§ Rows from a dataset
— Begin —
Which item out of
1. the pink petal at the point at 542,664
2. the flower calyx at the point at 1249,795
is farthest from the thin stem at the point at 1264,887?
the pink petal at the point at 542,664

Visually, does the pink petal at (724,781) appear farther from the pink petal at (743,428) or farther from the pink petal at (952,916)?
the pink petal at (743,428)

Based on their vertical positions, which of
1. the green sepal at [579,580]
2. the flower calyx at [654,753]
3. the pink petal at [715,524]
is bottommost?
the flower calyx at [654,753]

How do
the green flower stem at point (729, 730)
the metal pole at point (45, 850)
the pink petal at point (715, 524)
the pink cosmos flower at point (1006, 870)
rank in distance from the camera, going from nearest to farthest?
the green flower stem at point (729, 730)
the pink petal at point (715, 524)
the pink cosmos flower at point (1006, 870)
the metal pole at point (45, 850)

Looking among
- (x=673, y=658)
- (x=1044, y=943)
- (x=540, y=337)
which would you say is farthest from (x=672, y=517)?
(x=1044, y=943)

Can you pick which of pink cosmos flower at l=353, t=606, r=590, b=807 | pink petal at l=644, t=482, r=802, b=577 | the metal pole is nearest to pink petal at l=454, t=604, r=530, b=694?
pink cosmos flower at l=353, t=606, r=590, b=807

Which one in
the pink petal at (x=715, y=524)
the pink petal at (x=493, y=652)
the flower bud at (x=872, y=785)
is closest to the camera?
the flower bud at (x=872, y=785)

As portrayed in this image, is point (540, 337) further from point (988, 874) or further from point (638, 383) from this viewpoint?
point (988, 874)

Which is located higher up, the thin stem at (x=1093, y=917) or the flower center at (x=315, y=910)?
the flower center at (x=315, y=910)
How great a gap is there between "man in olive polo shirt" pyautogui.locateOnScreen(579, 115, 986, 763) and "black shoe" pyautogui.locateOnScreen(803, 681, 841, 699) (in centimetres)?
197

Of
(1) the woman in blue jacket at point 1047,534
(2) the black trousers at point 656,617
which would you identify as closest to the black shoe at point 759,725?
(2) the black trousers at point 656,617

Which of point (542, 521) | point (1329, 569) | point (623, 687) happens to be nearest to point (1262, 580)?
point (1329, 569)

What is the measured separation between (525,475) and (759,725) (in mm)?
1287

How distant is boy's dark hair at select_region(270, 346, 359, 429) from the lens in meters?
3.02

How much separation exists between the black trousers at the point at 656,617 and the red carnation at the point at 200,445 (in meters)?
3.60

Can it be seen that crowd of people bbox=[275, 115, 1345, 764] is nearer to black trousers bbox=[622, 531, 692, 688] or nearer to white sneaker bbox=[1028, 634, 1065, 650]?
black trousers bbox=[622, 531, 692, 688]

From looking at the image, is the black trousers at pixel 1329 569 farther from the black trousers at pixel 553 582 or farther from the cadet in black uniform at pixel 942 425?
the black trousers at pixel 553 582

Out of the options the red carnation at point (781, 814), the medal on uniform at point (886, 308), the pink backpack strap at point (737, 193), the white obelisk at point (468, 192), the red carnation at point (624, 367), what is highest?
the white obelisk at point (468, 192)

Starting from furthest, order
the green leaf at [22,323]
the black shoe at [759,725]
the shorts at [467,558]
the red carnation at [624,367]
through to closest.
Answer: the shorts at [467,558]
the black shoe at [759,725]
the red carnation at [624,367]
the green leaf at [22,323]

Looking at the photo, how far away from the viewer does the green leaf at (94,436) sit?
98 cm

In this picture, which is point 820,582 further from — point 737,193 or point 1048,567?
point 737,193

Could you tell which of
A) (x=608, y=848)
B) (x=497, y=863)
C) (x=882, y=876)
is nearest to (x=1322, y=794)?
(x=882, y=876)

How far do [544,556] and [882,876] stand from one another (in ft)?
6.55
— End —
§ WHAT IS EXPECTED
Copy the stretch of the records from the line containing "How distant is" through the end of the records, keeping every line unchanged.

§ SOLUTION FOR THIS PROBLEM
How distant is boy's dark hair at select_region(270, 346, 359, 429) from the lens in meters?
3.02

How much separation exists between the black trousers at the point at 656,617 and the red carnation at the point at 200,445 (in meters)?
3.60

Can it be seen that crowd of people bbox=[275, 115, 1345, 764] is nearer to black trousers bbox=[622, 531, 692, 688] or nearer to white sneaker bbox=[1028, 634, 1065, 650]?
black trousers bbox=[622, 531, 692, 688]

From looking at the image, is the black trousers at pixel 1329 569 farther from the black trousers at pixel 553 582 or farther from the cadet in black uniform at pixel 942 425?
the black trousers at pixel 553 582

Out of the options the red carnation at point (781, 814), the medal on uniform at point (886, 308), the pink backpack strap at point (737, 193), the white obelisk at point (468, 192), the red carnation at point (624, 367), what is highest?
the white obelisk at point (468, 192)

Starting from furthest, order
the green leaf at [22,323]
the black shoe at [759,725]
the shorts at [467,558]
the red carnation at [624,367]
through to closest.
Answer: the shorts at [467,558]
the black shoe at [759,725]
the red carnation at [624,367]
the green leaf at [22,323]

Looking at the photo, how far away from the viewer does the green leaf at (94,436) sit?
98 cm

In this picture, which is point 820,582 further from — point 737,193 or point 1048,567?
point 737,193

Could you tell which of
A) (x=608, y=848)
B) (x=497, y=863)
C) (x=882, y=876)
is nearest to (x=1322, y=794)?
(x=882, y=876)

How far do [544,556] and [882,876] stand from one another (in ft)?
6.55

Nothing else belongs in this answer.